[News] Wives Of Ghanaian Policemen Embark On A Strike & Their Reason Makes SENSE

Wives Of Ghanaian Policemen Embark On A Strike & Their Reason Makes SENSE

So if law enforcers in this country cannot work in ‘fresh’ uniforms and boots, does that not a paint a vivid picture of the incorrigible direction we all heading towards?

The inevitable question which arises after reading this full report is how these policemen can combat crime when they are woefully under-resourced including their uniforms and boots.

Well, here’s why we are fuming; the association of police wives are not happy with the poor conditions of service meted out to their husbands.

According to them, their husbands are tired of wearing faded uniforms and torn boots in single rooms.

According to Mrs. Comfort Tsumedzor, President of the Police wives association in the Central Region, their husbands consistently wear tattered and faded uniforms as well as torn boots because the service for a very long time appears not to be procuring new uniforms for them.

“I am pleading with the government to help get them with new uniforms and other logistics that will improve in the discharge of their professional duties. It is embarrassing to see our husbands wear tattered uniforms and boots. You can see the uniforms looking very faded on them to the extent we sympathize with them”, she said during the Police week celebration in Cape Coast.
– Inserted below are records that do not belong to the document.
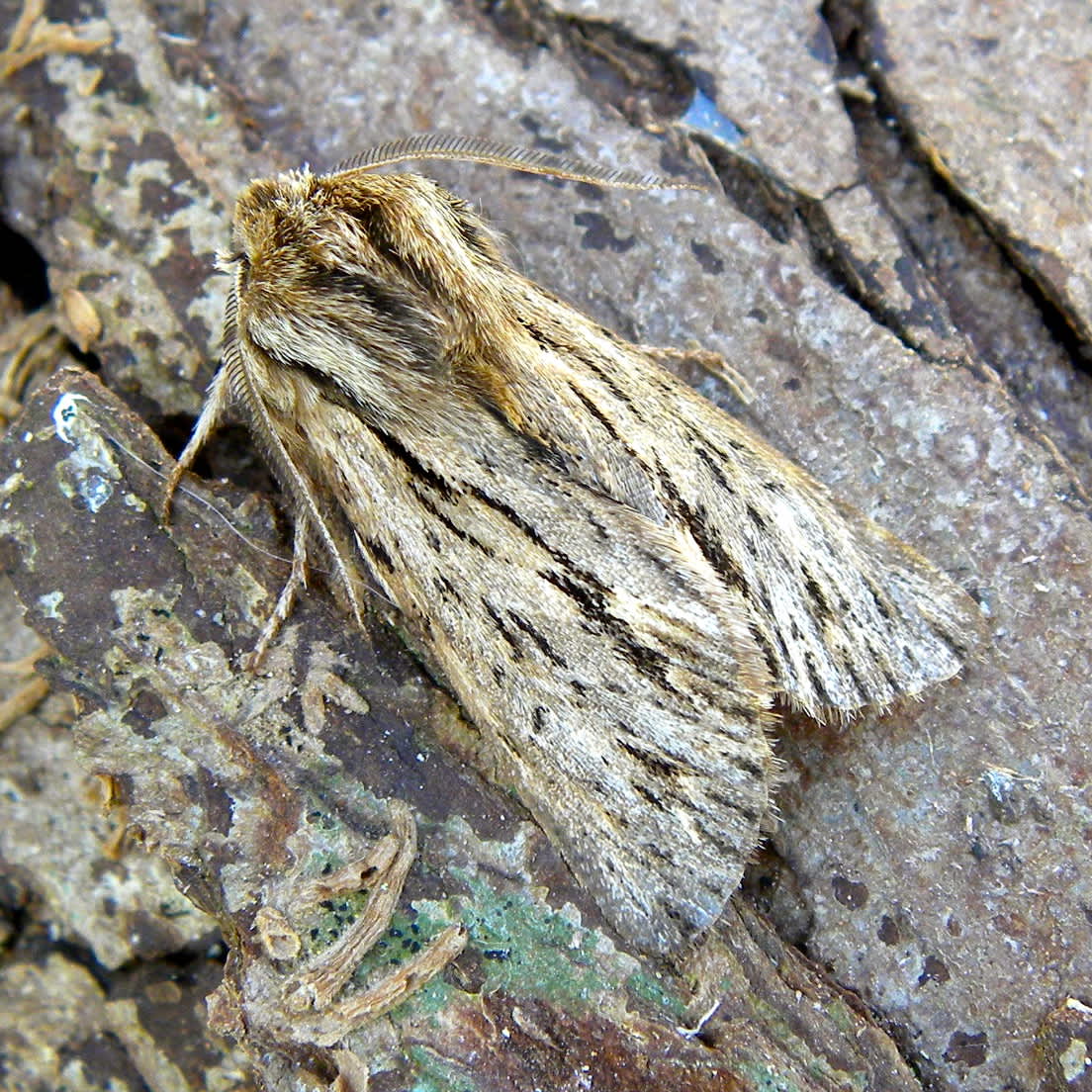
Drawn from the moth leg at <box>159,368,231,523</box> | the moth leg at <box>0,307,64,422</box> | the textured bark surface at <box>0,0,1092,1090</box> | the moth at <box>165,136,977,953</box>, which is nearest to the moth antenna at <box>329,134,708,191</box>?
the moth at <box>165,136,977,953</box>

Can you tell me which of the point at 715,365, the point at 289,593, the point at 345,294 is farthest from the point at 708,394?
the point at 289,593

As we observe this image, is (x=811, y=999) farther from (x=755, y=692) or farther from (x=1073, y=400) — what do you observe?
(x=1073, y=400)

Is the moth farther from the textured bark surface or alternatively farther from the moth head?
the textured bark surface

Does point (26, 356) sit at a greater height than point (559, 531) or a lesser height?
lesser

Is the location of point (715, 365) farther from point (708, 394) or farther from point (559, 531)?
point (559, 531)

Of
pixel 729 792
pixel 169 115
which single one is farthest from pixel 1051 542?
pixel 169 115

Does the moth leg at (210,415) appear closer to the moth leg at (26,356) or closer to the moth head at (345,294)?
the moth head at (345,294)
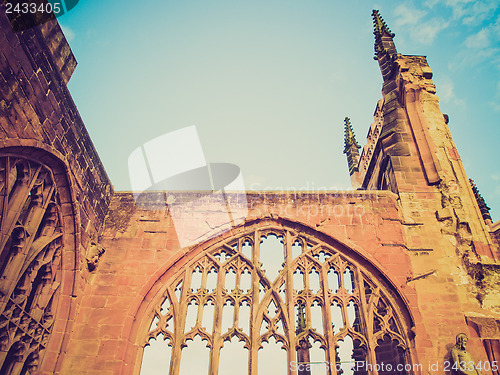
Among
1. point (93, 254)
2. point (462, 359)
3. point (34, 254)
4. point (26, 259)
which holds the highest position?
point (93, 254)

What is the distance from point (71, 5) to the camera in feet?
19.4

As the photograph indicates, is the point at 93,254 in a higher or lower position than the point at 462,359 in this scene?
higher

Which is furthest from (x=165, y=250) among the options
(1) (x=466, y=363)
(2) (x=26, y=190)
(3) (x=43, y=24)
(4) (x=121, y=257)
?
(1) (x=466, y=363)

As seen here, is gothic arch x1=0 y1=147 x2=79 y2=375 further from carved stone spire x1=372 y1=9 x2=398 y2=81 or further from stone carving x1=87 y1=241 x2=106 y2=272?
carved stone spire x1=372 y1=9 x2=398 y2=81

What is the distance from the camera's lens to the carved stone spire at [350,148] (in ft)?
46.1

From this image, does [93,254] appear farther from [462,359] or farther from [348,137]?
[348,137]

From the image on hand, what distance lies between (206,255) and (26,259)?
10.2 feet

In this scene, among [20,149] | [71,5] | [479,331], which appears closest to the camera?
[20,149]

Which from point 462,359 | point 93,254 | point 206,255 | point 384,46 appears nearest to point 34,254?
point 93,254

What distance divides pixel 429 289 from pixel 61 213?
653 centimetres

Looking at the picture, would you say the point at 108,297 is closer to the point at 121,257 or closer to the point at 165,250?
the point at 121,257

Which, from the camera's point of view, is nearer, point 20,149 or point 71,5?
point 20,149

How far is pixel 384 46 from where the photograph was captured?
1152 centimetres

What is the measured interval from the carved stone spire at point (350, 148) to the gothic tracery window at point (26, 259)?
1027 cm
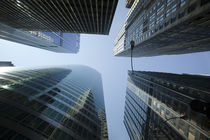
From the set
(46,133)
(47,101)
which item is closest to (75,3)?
(47,101)

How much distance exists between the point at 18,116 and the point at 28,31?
96302 mm

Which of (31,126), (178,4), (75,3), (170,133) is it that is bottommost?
(170,133)

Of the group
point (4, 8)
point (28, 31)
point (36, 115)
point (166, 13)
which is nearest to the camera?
point (36, 115)

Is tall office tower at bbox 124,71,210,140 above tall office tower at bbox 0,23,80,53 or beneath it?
beneath

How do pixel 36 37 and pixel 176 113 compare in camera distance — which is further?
pixel 36 37

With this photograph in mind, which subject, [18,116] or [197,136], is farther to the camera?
[197,136]

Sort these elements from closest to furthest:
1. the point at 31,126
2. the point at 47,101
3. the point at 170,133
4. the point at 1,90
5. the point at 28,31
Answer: the point at 31,126
the point at 1,90
the point at 47,101
the point at 170,133
the point at 28,31

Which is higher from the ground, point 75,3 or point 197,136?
point 75,3

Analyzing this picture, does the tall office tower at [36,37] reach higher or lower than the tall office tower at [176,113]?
higher

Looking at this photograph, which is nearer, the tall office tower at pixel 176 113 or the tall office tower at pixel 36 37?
the tall office tower at pixel 176 113

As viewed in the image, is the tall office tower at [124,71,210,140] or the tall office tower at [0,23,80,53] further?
the tall office tower at [0,23,80,53]

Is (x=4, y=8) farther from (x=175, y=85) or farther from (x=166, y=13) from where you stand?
(x=175, y=85)

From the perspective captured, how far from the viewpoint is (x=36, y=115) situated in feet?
65.3

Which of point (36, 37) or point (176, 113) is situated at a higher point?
point (36, 37)
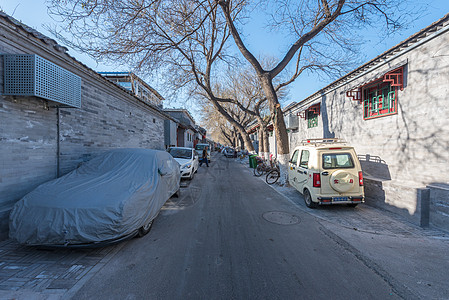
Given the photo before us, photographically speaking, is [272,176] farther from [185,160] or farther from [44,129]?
[44,129]

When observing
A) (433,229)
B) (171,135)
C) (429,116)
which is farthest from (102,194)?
(171,135)

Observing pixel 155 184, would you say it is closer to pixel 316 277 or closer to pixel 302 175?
pixel 316 277

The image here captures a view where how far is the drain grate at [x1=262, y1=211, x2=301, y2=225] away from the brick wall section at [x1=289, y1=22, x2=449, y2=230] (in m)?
2.66

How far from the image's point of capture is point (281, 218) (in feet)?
16.3

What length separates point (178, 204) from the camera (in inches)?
241

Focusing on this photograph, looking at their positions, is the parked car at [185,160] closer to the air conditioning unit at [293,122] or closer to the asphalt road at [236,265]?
the asphalt road at [236,265]

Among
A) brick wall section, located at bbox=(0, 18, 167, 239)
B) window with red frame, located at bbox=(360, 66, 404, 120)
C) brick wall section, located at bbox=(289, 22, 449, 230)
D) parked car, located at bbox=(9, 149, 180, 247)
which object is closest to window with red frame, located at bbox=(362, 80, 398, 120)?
window with red frame, located at bbox=(360, 66, 404, 120)

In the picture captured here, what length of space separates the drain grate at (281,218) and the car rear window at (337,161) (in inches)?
63.3

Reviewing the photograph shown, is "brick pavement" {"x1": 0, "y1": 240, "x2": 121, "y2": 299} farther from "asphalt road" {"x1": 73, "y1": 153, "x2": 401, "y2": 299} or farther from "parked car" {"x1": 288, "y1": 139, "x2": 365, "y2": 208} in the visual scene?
"parked car" {"x1": 288, "y1": 139, "x2": 365, "y2": 208}

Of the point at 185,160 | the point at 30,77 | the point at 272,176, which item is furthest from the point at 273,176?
the point at 30,77

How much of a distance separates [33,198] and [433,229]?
763 centimetres

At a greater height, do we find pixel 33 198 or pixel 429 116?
pixel 429 116

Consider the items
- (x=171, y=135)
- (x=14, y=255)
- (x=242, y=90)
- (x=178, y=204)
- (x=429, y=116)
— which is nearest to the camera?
(x=14, y=255)

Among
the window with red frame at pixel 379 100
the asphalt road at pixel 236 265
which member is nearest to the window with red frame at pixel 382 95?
the window with red frame at pixel 379 100
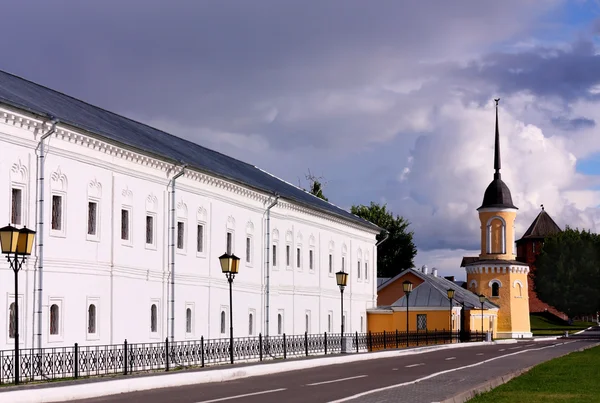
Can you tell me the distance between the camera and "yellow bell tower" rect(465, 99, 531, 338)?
91.9 m

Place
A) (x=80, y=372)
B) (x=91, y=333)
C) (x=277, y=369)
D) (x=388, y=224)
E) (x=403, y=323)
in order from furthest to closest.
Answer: (x=388, y=224) < (x=403, y=323) < (x=91, y=333) < (x=277, y=369) < (x=80, y=372)

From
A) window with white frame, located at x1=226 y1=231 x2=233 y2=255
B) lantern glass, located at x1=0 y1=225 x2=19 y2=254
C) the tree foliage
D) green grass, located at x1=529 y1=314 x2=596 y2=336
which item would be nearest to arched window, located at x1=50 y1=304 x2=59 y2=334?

Mrs. Comfort Tsumedzor observed that being a policeman these days is a herculean task underscoring the need for them to be properly catered for in order to boost their morale in the discharge of their duties by protecting lives and property.
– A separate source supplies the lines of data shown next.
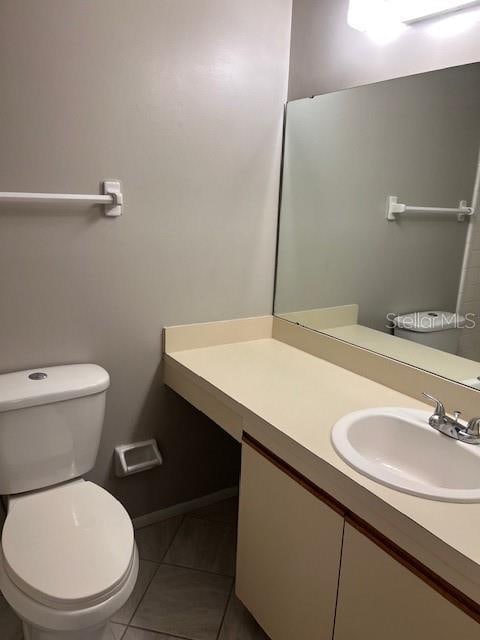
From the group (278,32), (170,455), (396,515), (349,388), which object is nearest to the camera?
(396,515)

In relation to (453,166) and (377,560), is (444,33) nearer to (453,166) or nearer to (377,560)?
(453,166)

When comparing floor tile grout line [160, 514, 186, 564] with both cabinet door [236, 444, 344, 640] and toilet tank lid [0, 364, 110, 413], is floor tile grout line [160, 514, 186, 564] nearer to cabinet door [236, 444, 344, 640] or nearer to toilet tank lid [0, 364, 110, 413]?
cabinet door [236, 444, 344, 640]

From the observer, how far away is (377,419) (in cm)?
137

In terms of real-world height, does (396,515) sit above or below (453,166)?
below

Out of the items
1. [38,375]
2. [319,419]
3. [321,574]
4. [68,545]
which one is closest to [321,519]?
[321,574]

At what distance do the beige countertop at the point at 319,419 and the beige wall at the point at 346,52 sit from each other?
3.39 feet

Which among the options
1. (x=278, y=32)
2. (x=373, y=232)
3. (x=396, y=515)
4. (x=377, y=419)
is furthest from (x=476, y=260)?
(x=278, y=32)

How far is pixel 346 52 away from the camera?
1.70 metres

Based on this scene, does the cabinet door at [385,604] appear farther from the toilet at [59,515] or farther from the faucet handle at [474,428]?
the toilet at [59,515]

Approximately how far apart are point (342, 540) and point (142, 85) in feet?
4.98

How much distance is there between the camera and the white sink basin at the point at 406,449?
1.17 meters

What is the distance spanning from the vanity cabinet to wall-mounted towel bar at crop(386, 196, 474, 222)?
0.91 metres

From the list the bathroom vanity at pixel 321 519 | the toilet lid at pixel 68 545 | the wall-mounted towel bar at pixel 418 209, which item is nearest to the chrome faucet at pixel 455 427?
the bathroom vanity at pixel 321 519

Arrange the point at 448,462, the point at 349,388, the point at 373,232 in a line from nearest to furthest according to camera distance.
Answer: the point at 448,462
the point at 349,388
the point at 373,232
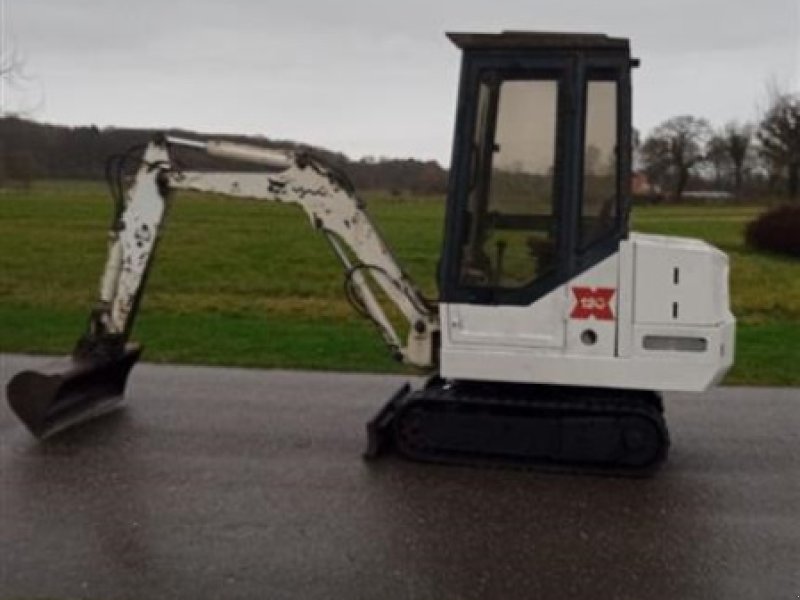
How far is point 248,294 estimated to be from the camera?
611 inches

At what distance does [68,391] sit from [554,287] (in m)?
3.59

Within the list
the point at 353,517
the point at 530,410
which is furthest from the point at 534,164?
the point at 353,517

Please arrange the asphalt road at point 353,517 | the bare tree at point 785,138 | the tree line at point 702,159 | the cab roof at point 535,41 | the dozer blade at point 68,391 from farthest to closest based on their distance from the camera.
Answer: the tree line at point 702,159 < the bare tree at point 785,138 < the dozer blade at point 68,391 < the cab roof at point 535,41 < the asphalt road at point 353,517

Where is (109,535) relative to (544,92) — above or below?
below

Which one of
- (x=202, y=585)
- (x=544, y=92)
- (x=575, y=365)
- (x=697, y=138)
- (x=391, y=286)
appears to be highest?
(x=697, y=138)

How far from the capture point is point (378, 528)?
4.93 m

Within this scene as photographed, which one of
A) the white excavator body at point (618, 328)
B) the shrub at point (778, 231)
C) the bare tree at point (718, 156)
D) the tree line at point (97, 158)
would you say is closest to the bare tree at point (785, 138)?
the shrub at point (778, 231)

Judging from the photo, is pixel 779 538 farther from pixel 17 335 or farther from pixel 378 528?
pixel 17 335

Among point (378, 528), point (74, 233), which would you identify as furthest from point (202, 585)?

“I will plead with the government that working as a policeman is difficult these days so government should do well and give them good uniforms. They are using old and faded uniforms, their boots and other logistics. They do not have the needed requirements for the work they do”, she stressed.
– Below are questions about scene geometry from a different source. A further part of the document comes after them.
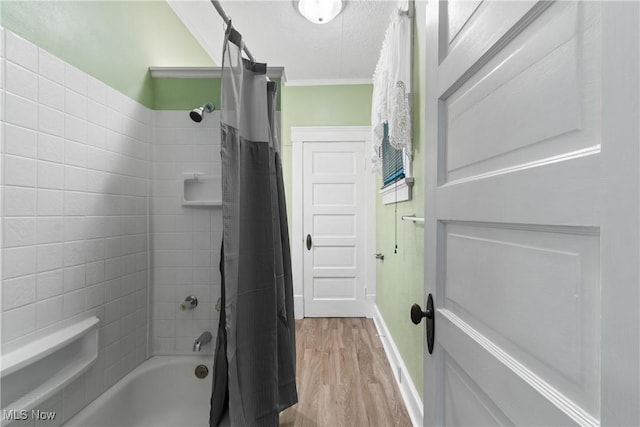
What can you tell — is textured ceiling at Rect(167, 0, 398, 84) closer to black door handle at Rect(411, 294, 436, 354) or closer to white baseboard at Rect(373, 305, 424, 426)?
black door handle at Rect(411, 294, 436, 354)

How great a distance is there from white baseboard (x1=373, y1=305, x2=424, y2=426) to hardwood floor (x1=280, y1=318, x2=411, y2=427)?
0.14 ft

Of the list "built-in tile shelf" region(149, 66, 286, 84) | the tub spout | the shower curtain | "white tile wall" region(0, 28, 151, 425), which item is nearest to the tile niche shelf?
"white tile wall" region(0, 28, 151, 425)

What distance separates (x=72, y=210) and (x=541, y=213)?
1.61 meters

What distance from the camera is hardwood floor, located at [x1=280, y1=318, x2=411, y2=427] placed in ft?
5.73

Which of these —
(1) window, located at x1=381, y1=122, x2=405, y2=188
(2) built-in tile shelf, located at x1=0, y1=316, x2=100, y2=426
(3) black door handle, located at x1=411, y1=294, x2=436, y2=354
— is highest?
(1) window, located at x1=381, y1=122, x2=405, y2=188

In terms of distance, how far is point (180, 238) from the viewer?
188 cm

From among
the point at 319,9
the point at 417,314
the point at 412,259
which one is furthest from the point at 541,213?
the point at 319,9

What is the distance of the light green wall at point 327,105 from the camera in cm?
340

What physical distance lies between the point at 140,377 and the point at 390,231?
6.39 feet

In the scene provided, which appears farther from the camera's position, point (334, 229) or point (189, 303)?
point (334, 229)

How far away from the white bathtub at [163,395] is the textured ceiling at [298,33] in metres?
2.33

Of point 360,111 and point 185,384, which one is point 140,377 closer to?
point 185,384

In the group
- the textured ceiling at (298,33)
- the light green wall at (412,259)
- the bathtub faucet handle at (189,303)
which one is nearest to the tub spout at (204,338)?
the bathtub faucet handle at (189,303)

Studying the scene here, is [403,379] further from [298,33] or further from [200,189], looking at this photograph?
[298,33]
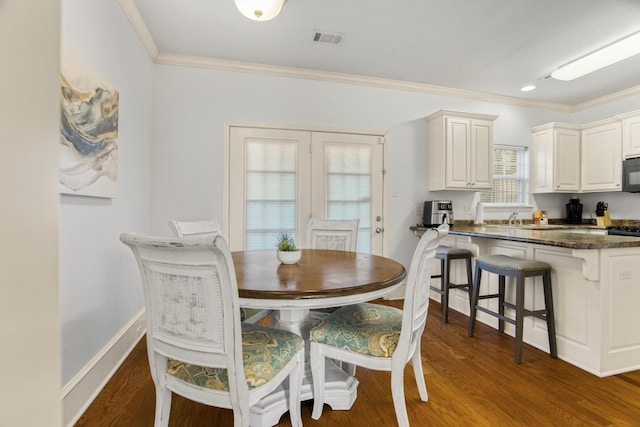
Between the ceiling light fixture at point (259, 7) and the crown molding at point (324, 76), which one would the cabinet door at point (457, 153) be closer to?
the crown molding at point (324, 76)

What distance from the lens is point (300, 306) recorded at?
1258 millimetres

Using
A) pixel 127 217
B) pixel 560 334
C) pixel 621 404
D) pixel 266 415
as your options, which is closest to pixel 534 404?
pixel 621 404

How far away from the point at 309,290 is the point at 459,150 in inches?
123

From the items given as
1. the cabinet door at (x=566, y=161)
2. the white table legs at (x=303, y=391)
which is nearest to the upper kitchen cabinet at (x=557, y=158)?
the cabinet door at (x=566, y=161)

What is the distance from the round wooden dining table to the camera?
1264mm

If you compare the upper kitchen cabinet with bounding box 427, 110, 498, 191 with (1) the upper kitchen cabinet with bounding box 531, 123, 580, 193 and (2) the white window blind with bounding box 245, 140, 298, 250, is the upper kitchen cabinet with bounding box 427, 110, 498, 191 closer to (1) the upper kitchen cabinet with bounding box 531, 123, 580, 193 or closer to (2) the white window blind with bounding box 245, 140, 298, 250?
(1) the upper kitchen cabinet with bounding box 531, 123, 580, 193

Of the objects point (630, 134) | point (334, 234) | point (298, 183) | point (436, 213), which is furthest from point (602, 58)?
point (298, 183)

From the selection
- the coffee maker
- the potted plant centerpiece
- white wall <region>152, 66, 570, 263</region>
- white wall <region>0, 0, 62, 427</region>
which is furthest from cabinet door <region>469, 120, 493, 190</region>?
white wall <region>0, 0, 62, 427</region>

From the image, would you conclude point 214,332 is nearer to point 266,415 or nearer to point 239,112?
point 266,415

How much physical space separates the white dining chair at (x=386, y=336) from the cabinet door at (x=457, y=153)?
2430 mm

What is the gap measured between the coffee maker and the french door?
54 centimetres

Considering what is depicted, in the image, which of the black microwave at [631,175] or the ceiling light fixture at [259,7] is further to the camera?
the black microwave at [631,175]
Speaking on accommodation challenges bedeviling the families of policemen, she urged the government to facilitate the construction of residential facilities to ease the congestion in police barracks.

“We share single and sometimes two small rooms with our families and our husbands are unable to get enough rest since the kids are always around and playing. This affects them emotionally and physically because they are unable to regain their lost strength before they resume work the next day”, she bemoaned.

To this end, she appealed to the service to consider erecting structures on large tracks of land it has rather than allow police personnel to rent rooms amongst the communities.